While this show was lacking the JJ Watt and Mayor Parker guest spots of their previous performance -- I'm guessing Watt was milling around behind the scenes, as he was name-dropped onstage numerous times -- the duo still gave a high-energy set, and hardly seem to be slowing down. Given a chance to expand that set a bit more than at the host of festivals they've been playing all year, the Seattle duo used their first major arena gig in Houston to show just how far they've come in such a short period of time.
It was an odd trio of acts set to perform on what's being called "The Heist" tour, which took its name from their platinum-selling independently released 2012 debut LP. Joining the duo on the road are free-thinking Brooklyn hip-hop artist Talib Kweli and up-and-coming Mississippi rapper Big K.R.I.T. While the three artists didn't really seem to mesh on paper, I think the event came off quite well, melding the three very different fanbases together for a quality night of music.
Unfortunately I didn't catch Big K.R.I.T., but the room seemed to be buzzing at the beginning of Kweli's set, so I'm sure he did a good job of hyping up the kiddies who got there early to secure their front-row spots. Talib Kweli is and will always be one of the best MCs in the game, with hits for days that were apparent during his short but sweet set. "The Blast" was introduced by a quick cover of Mos Def's "Umi Says," propelling his fans in the audience to hope for a one-off Black Star reunion right there in front of them. Sadly Yasiin Bey (what Mos Def calls himself these days) didn't show up, but at least Kweli could celebrate his part-time partner in crime with the tune.

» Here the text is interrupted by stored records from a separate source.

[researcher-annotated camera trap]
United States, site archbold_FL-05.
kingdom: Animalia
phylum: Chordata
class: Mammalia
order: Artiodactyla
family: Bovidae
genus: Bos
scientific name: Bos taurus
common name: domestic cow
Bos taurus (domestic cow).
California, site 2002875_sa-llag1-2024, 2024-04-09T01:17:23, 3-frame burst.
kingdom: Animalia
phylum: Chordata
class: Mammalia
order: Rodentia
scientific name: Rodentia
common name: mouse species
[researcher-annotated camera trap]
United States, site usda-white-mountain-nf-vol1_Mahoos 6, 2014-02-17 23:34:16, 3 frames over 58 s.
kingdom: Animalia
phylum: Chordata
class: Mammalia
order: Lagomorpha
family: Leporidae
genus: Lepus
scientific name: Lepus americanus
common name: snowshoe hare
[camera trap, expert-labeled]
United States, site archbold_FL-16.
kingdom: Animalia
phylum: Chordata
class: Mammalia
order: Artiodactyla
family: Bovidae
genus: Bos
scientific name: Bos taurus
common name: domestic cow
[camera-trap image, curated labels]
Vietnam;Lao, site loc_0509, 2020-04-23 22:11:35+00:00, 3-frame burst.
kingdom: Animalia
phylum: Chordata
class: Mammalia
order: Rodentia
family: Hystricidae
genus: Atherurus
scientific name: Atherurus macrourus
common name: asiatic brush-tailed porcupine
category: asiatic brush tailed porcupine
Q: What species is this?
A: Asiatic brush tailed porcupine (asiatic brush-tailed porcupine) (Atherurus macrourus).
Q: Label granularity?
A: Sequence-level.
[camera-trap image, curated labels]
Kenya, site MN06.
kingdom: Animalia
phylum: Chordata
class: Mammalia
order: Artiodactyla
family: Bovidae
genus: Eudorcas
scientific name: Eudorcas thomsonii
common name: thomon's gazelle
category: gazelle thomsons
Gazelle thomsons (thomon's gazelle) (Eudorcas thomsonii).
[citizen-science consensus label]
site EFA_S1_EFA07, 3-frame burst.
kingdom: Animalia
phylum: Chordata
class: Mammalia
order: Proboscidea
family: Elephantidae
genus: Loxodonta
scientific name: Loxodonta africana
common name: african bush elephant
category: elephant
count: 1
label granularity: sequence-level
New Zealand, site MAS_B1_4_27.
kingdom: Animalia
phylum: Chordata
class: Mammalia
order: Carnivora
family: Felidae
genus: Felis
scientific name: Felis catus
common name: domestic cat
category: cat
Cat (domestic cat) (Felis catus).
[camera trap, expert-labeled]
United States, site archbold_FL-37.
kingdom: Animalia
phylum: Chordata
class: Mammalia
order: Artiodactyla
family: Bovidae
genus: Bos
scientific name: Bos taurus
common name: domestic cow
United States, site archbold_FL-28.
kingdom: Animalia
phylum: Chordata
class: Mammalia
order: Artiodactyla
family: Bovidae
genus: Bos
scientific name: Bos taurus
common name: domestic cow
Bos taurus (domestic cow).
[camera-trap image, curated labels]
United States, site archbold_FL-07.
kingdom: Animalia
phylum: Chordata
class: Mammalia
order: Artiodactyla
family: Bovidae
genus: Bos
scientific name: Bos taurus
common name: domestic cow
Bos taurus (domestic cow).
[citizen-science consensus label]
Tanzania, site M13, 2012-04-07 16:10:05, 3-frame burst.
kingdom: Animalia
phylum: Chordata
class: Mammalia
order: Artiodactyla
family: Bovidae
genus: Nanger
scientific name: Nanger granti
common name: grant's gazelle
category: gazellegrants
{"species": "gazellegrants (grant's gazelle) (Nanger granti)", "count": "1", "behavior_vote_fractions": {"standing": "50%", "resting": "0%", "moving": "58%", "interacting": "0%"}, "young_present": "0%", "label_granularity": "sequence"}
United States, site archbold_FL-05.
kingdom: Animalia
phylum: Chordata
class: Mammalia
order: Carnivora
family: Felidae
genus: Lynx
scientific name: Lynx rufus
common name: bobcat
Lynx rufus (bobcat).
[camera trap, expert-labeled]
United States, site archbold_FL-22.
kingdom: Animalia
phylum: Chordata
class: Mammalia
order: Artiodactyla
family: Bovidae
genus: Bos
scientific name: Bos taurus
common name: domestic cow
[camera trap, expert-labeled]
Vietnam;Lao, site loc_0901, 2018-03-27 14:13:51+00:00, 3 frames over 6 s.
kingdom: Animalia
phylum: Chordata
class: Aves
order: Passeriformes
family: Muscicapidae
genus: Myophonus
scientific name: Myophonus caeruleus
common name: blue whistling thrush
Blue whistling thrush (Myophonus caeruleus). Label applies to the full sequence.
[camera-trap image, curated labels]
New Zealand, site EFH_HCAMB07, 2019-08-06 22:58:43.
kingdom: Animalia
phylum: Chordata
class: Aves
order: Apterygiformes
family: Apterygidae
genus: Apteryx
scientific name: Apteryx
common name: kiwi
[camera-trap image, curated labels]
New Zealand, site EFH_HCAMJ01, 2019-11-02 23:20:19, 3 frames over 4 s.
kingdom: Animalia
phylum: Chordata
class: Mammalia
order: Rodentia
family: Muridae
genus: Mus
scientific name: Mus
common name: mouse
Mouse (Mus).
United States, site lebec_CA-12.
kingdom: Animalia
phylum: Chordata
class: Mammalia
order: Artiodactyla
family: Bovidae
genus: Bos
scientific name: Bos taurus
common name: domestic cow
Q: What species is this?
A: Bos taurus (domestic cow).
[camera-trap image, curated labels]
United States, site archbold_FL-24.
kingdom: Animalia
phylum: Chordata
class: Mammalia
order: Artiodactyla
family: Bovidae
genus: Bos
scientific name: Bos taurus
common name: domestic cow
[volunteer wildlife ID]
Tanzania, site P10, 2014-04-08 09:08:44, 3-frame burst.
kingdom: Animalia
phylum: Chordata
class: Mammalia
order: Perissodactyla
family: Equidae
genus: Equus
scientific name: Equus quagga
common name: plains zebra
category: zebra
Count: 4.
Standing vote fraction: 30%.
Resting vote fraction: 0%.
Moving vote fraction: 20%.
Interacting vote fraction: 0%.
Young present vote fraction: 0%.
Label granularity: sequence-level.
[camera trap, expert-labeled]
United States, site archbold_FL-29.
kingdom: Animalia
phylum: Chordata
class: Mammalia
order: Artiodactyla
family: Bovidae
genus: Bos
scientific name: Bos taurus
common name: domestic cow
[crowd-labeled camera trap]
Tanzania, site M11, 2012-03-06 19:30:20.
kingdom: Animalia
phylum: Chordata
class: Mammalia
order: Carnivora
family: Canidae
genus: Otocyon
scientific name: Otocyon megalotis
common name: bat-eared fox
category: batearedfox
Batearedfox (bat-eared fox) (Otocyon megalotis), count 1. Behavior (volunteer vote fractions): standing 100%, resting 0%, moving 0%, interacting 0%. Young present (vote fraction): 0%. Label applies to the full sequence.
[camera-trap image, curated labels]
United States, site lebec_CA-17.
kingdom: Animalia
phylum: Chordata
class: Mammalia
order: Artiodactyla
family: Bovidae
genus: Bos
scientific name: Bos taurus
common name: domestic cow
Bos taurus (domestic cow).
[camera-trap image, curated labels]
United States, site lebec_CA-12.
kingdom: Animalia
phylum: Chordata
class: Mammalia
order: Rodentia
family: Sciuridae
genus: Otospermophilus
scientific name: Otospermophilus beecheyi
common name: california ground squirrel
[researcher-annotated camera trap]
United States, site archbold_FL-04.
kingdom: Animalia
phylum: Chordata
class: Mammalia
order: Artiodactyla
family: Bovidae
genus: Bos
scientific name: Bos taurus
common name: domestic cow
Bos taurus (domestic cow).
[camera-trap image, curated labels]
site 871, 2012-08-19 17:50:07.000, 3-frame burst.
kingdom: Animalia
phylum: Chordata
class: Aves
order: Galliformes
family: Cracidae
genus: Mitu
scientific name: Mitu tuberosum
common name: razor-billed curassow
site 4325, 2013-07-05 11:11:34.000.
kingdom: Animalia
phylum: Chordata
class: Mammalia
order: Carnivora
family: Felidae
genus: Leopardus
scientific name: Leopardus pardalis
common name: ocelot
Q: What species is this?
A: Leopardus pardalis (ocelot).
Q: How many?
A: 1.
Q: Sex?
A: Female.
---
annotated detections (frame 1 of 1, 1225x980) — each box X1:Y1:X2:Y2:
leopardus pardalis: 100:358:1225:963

It's certainly been quite the year for both Macklemore and his prized beatmaker Lewis. To call them an overnight success is an understatement, and ever since they entered people's ear sockets with the still-charming "Thrift Shop" barely a year ago, they've literally been everywhere.
They've performed all across the world, won major award after major award, and had the chance to spread their music and message on a much grander scale than they assuredly ever thought they'd be able to. They weren't that one-trick pony many at first mistook them to be, and now have stepped so far out of the shadows that you're going to need your sunglasses the next time they're around.
Granted, it was a bit misleading to feed the world the hooky "Thrift Shop" as their first single. Although you could argue that it was the root to their success, it's the only song that sounds anything remotely close to that on the album, or touches on similarly lighthearted material. Their next two singles, the instant chart-toppers "Can't Hold Us" and "Same Love," all of a sudden found them promoting a much stronger and more serious message about unbiased equality.
It's a far cry from the two of them goofing off at a Goodwill, but everyone seemed to eat the new direction up, eventually leading them to where they are today: selling 5,000-plus tickets at an odd venue in the south side of Houston on the eve of a major holiday. If it was a Friday in the summer, the place would've been doubly packed; not bad for some guys that were playing to rooms of 200 less than two years ago.
The performance itself was good. I think their shtick has mostly worn off on me, but I'm also under the unfortunate circumstance of having seen the exact same show three times in the past six months. Still though, when they told me to wave my hands, I waved my hands, and you can rest assured that I was singing along with everyone else during the hits.